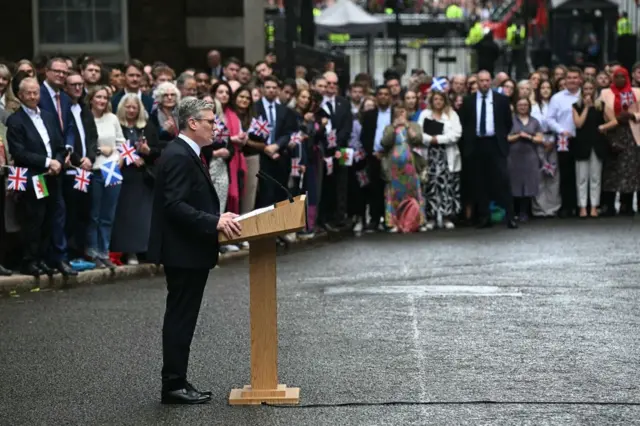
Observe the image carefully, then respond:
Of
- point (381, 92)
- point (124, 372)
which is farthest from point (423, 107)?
point (124, 372)

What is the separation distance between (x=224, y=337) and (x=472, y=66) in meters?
28.7

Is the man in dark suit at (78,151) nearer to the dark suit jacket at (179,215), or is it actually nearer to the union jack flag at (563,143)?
the dark suit jacket at (179,215)

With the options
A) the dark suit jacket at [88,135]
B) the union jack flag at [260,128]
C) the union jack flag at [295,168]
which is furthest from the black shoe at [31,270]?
the union jack flag at [295,168]

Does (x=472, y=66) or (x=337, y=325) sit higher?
(x=472, y=66)

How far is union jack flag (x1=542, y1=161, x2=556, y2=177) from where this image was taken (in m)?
22.9

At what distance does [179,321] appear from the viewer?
9344mm

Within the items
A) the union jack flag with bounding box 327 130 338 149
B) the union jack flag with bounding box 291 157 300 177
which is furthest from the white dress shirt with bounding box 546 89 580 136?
the union jack flag with bounding box 291 157 300 177

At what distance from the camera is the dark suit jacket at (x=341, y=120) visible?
70.1ft

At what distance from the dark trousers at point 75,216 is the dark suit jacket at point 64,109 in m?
0.41

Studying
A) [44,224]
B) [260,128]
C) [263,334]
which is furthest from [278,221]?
[260,128]

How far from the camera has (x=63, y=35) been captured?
25453 mm

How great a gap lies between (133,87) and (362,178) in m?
5.40

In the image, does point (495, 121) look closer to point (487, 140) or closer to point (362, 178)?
point (487, 140)

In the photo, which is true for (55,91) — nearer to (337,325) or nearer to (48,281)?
(48,281)
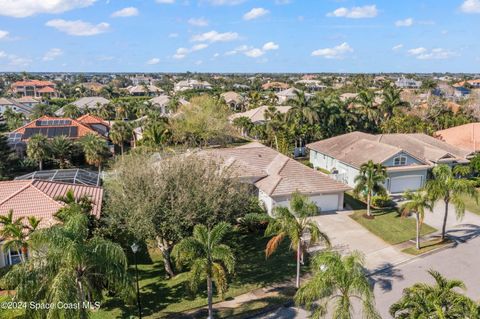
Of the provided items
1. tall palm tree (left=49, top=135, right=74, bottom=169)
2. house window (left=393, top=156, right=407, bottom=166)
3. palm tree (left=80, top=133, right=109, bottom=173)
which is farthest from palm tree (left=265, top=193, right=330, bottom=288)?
tall palm tree (left=49, top=135, right=74, bottom=169)

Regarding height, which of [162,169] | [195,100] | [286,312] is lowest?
[286,312]

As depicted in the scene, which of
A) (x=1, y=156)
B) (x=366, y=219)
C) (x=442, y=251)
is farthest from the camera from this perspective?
(x=1, y=156)

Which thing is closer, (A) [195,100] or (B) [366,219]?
Result: (B) [366,219]

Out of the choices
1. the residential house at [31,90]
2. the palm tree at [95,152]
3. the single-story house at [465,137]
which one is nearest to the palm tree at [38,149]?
the palm tree at [95,152]

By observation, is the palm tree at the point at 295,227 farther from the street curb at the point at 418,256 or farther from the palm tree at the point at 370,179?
the palm tree at the point at 370,179

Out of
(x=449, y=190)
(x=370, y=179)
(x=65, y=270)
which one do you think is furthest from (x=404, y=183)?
(x=65, y=270)

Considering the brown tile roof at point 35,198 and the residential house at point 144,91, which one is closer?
the brown tile roof at point 35,198

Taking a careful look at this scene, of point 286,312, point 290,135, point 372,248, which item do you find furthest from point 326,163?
point 286,312

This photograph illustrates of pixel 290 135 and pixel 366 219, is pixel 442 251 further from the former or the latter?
pixel 290 135
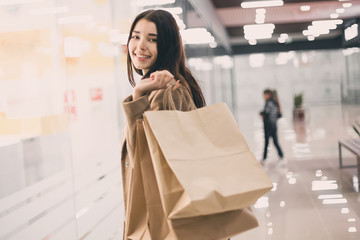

● ● ● ● ● ● ●

• **Task to carry out**: Render every line of the records above as a JSON list of strings, with one string per line and blank lines omitted. Leave the pictures out of the list.

• **Solution to the exercise**:
[
  "Observe the image carefully, then respond:",
  "Of",
  "- point (381, 92)",
  "- point (124, 372)",
  "which is farthest from point (423, 107)?",
  "point (124, 372)",
  "What is the separation distance between (x=224, y=337) and (x=472, y=66) in meters?",
  "28.7",
  "Is the man in dark suit at (78,151) nearer to the dark suit jacket at (179,215), or is it actually nearer to the union jack flag at (563,143)?",
  "the dark suit jacket at (179,215)",
  "With the options",
  "A) the dark suit jacket at [88,135]",
  "B) the union jack flag at [260,128]",
  "C) the union jack flag at [295,168]",
  "which is furthest from the black shoe at [31,270]?",
  "the union jack flag at [295,168]",
  "Does (x=472, y=66) or (x=337, y=325) sit higher?",
  "(x=472, y=66)",
  "How far is union jack flag (x1=542, y1=161, x2=556, y2=177) from where this image was taken (in m)?",
  "22.9",
  "At what distance does [179,321] appear from the viewer?",
  "9344mm",
  "Within the items",
  "A) the union jack flag with bounding box 327 130 338 149",
  "B) the union jack flag with bounding box 291 157 300 177",
  "which is furthest from the white dress shirt with bounding box 546 89 580 136?",
  "the union jack flag with bounding box 291 157 300 177",
  "At what distance from the camera is the dark suit jacket at (x=341, y=120) visible?",
  "70.1ft",
  "At what distance from the dark trousers at point 75,216 is the dark suit jacket at point 64,109 in m?",
  "0.41",
  "Studying",
  "A) [44,224]",
  "B) [260,128]",
  "C) [263,334]",
  "which is furthest from [278,221]?",
  "[260,128]",
  "How far from the camera has (x=63, y=35) been captured?",
  "25453 mm",
  "How great a gap lies between (133,87) and (362,178) in m?",
  "5.40",
  "In the image, does point (495, 121) look closer to point (487, 140) or closer to point (362, 178)?",
  "point (487, 140)",
  "In the photo, which is true for (55,91) — nearer to (337,325) or nearer to (48,281)?",
  "(48,281)",
  "Of the provided items",
  "1. tall palm tree (left=49, top=135, right=74, bottom=169)",
  "2. house window (left=393, top=156, right=407, bottom=166)",
  "3. palm tree (left=80, top=133, right=109, bottom=173)",
  "which is farthest from palm tree (left=265, top=193, right=330, bottom=288)?",
  "tall palm tree (left=49, top=135, right=74, bottom=169)",
  "Regarding height, which of [162,169] | [195,100] | [286,312] is lowest?",
  "[286,312]",
  "As depicted in the scene, which of",
  "A) (x=1, y=156)",
  "B) (x=366, y=219)",
  "C) (x=442, y=251)",
  "is farthest from the camera from this perspective?",
  "(x=1, y=156)",
  "Which thing is closer, (A) [195,100] or (B) [366,219]?",
  "Result: (B) [366,219]",
  "Out of the choices",
  "1. the residential house at [31,90]",
  "2. the palm tree at [95,152]",
  "3. the single-story house at [465,137]",
  "which one is nearest to the palm tree at [38,149]?",
  "the palm tree at [95,152]",
  "By observation, is the palm tree at the point at 295,227 farther from the street curb at the point at 418,256 or farther from the palm tree at the point at 370,179?",
  "the palm tree at the point at 370,179",
  "Out of",
  "(x=449, y=190)",
  "(x=370, y=179)",
  "(x=65, y=270)",
  "which one do you think is furthest from (x=404, y=183)?",
  "(x=65, y=270)",
  "Considering the brown tile roof at point 35,198 and the residential house at point 144,91, which one is closer?",
  "the brown tile roof at point 35,198",
  "Taking a careful look at this scene, of point 286,312, point 290,135, point 372,248, which item do you find furthest from point 326,163?",
  "point 286,312",
  "This photograph illustrates of pixel 290 135 and pixel 366 219, is pixel 442 251 further from the former or the latter?",
  "pixel 290 135"
]